Notification Routing Engine: Low-Level Design
A notification routing engine sits between the event source and the delivery channels (email, SMS, push, in-app, Slack). Its job is to translate an abstract notification event into the right channel for the right user at the right time — respecting quiet hours, priority levels, deduplication windows, and channel availability. This article designs the routing logic, data model, and Python implementation end to end.
Core Concepts
- Notification type: a semantic label like
order_shipped,security_alert,weekly_digest. - Channel: the delivery mechanism — email, SMS, push, in-app, webhook.
- Priority: CRITICAL / HIGH / NORMAL / LOW. Priority determines whether quiet hours can be bypassed and which channels are tried first.
- Deduplication window: suppress duplicate notifications of the same type to the same user within a time window.
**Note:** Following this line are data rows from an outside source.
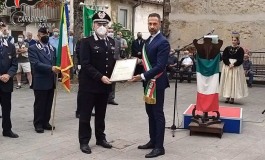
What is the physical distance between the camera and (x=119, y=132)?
7.47 metres

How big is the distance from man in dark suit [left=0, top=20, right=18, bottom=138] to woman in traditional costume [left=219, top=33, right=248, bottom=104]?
6003 mm

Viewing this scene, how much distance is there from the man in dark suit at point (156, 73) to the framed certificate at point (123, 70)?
11 cm

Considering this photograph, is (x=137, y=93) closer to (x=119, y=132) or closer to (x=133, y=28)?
(x=119, y=132)

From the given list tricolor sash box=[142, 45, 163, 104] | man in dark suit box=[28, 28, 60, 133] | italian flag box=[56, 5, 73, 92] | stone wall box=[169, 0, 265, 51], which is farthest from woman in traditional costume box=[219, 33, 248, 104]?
stone wall box=[169, 0, 265, 51]

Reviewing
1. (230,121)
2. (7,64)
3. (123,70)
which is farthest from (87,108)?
(230,121)

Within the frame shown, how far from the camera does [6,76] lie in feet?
21.8

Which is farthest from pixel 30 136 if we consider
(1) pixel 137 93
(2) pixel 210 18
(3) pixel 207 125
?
(2) pixel 210 18

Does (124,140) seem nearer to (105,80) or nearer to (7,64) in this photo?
(105,80)

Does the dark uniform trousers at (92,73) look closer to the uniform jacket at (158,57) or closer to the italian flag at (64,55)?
the uniform jacket at (158,57)

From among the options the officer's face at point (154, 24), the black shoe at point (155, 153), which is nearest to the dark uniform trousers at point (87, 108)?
the black shoe at point (155, 153)

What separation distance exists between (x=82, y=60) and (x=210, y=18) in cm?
1272

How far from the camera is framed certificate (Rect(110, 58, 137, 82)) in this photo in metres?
5.77

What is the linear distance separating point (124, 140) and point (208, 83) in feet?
6.07

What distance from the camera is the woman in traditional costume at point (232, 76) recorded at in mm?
10766
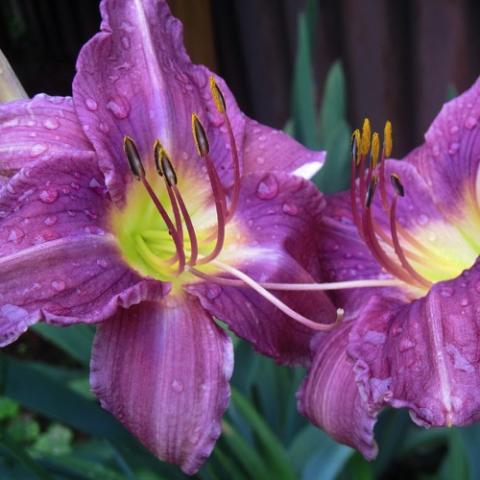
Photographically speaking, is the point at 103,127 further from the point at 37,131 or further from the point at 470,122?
the point at 470,122

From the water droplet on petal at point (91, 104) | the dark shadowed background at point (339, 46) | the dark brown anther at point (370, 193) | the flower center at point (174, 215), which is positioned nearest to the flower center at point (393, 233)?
the dark brown anther at point (370, 193)

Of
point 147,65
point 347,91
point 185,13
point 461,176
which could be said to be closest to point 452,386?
point 461,176

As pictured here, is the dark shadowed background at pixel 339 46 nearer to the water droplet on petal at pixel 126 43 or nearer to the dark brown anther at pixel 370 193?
the water droplet on petal at pixel 126 43

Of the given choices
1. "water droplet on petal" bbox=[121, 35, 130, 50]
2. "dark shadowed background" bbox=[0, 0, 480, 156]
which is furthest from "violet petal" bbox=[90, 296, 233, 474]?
"dark shadowed background" bbox=[0, 0, 480, 156]

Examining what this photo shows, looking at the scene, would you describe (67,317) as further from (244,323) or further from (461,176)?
(461,176)

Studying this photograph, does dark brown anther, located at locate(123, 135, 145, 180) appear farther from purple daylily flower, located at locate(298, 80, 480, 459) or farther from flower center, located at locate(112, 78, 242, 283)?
purple daylily flower, located at locate(298, 80, 480, 459)

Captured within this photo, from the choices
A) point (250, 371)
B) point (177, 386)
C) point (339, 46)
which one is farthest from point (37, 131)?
point (339, 46)
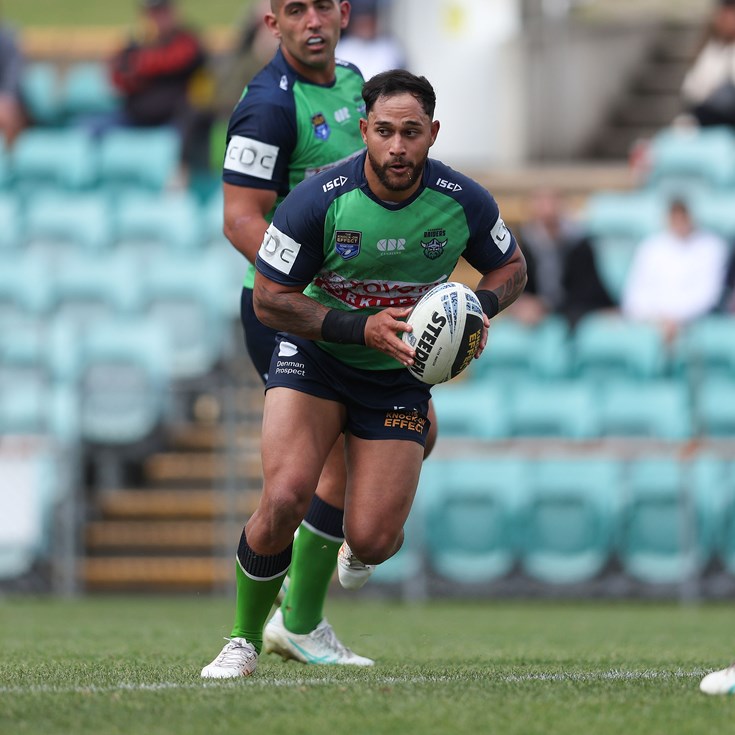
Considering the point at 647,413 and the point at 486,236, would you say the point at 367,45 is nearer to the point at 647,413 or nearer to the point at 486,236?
the point at 647,413

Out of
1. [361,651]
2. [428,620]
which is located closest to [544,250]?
[428,620]

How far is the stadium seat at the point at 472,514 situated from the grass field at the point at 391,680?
1.79 meters

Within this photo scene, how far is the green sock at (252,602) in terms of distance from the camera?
21.5 ft

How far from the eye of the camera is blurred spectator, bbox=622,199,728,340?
13.9 meters

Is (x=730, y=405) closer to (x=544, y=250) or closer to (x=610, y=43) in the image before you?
(x=544, y=250)

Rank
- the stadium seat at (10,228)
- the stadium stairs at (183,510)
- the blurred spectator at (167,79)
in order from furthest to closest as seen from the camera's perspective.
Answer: the blurred spectator at (167,79), the stadium seat at (10,228), the stadium stairs at (183,510)

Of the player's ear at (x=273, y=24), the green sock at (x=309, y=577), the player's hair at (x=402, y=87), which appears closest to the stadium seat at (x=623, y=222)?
the player's ear at (x=273, y=24)

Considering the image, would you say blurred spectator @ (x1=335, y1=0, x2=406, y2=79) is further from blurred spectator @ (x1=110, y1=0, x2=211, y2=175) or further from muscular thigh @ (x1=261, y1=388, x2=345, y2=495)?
muscular thigh @ (x1=261, y1=388, x2=345, y2=495)

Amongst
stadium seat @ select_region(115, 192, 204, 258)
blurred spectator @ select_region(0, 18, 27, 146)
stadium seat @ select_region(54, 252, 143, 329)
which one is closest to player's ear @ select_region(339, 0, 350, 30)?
stadium seat @ select_region(54, 252, 143, 329)

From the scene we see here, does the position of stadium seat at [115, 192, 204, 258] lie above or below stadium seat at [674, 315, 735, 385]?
above

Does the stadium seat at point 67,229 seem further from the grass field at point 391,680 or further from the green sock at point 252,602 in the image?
the green sock at point 252,602

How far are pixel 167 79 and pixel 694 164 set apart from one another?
584cm

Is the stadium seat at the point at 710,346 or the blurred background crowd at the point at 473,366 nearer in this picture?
the blurred background crowd at the point at 473,366

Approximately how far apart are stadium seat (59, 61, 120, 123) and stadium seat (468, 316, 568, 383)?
7553 mm
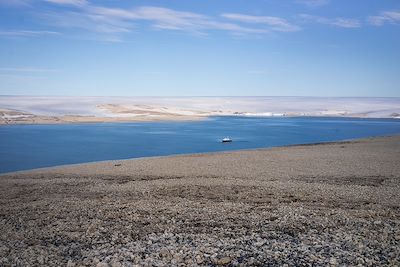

- Escalation: if the primary channel fails (bounce, unregistered token), try the next channel in the user’s preference order.
SQL Schema
CREATE TABLE NotificationPreference (
id BIGINT UNSIGNED NOT NULL AUTO_INCREMENT,
user_id BIGINT UNSIGNED NOT NULL,
notif_type VARCHAR(128) NOT NULL,
channel ENUM('email','sms','push','in_app','webhook') NOT NULL,
enabled TINYINT(1) NOT NULL DEFAULT 1,
priority_order TINYINT UNSIGNED NOT NULL DEFAULT 1, -- 1 = try first
quiet_hours_override TINYINT(1) NOT NULL DEFAULT 0, -- ignore quiet hours
PRIMARY KEY (id),
UNIQUE KEY uq_user_type_channel (user_id, notif_type, channel),
INDEX idx_user_type (user_id, notif_type)
) ENGINE=InnoDB;
CREATE TABLE RoutingRule (
id INT UNSIGNED NOT NULL AUTO_INCREMENT,
notif_type VARCHAR(128) NOT NULL,
priority ENUM('CRITICAL','HIGH','NORMAL','LOW') NOT NULL DEFAULT 'NORMAL',
default_channels JSON NOT NULL, -- fallback if no user preference
dedup_window_secs INT UNSIGNED NOT NULL DEFAULT 0, -- 0 = no dedup
PRIMARY KEY (id),
UNIQUE KEY uq_type (notif_type)
) ENGINE=InnoDB;
CREATE TABLE QuietHours (
user_id BIGINT UNSIGNED NOT NULL,
channel ENUM('email','sms','push','in_app','webhook') NOT NULL,
start_time TIME NOT NULL, -- e.g. 22:00:00
end_time TIME NOT NULL, -- e.g. 08:00:00
timezone VARCHAR(64) NOT NULL DEFAULT 'UTC',
PRIMARY KEY (user_id, channel)
) ENGINE=InnoDB;
CREATE TABLE NotificationLog (
id BIGINT UNSIGNED NOT NULL AUTO_INCREMENT,
user_id BIGINT UNSIGNED NOT NULL,
notif_type VARCHAR(128) NOT NULL,
channel ENUM('email','sms','push','in_app','webhook') NOT NULL,
status ENUM('pending','sent','failed','suppressed','deduplicated') NOT NULL DEFAULT 'pending',
priority ENUM('CRITICAL','HIGH','NORMAL','LOW') NOT NULL,
dedup_key VARCHAR(255) NULL,
payload JSON NULL,
attempted_at DATETIME(3) NULL,
delivered_at DATETIME(3) NULL,
error_msg VARCHAR(1000) NULL,
created_at DATETIME(3) NOT NULL DEFAULT CURRENT_TIMESTAMP(3),
PRIMARY KEY (id),
INDEX idx_user_type_time (user_id, notif_type, created_at DESC),
INDEX idx_dedup_key (dedup_key, created_at DESC),
INDEX idx_status (status, created_at DESC)
) ENGINE=InnoDB;
Python: Routing Logic
from datetime import datetime, time as dtime
import pytz
import json
import db
import channel_adapters # email_adapter, sms_adapter, push_adapter, etc.
CHANNEL_ADAPTERS = {
"email": channel_adapters.EmailAdapter(),
"sms": channel_adapters.SmsAdapter(),
"push": channel_adapters.PushAdapter(),
"in_app": channel_adapters.InAppAdapter(),
"webhook": channel_adapters.WebhookAdapter(),
}
def route_notification(user_id: int, notif_type: str, payload: dict) -> dict:
"""
Main entry point. Returns a dict with routing decision and outcome.
"""
# 1. load routing rule (priority, dedup window, default channels)
rule = db.fetchone(
"SELECT * FROM RoutingRule WHERE notif_type = %s", (notif_type,)
)
if not rule:
return {"status": "no_rule", "notif_type": notif_type}
priority = rule["priority"]
# 2. deduplication check
dedup_key = None
if rule["dedup_window_secs"] > 0:
dedup_key = f"{user_id}:{notif_type}"
recent = db.fetchone(
"""SELECT id FROM NotificationLog
WHERE dedup_key = %s
AND status NOT IN ('failed','suppressed')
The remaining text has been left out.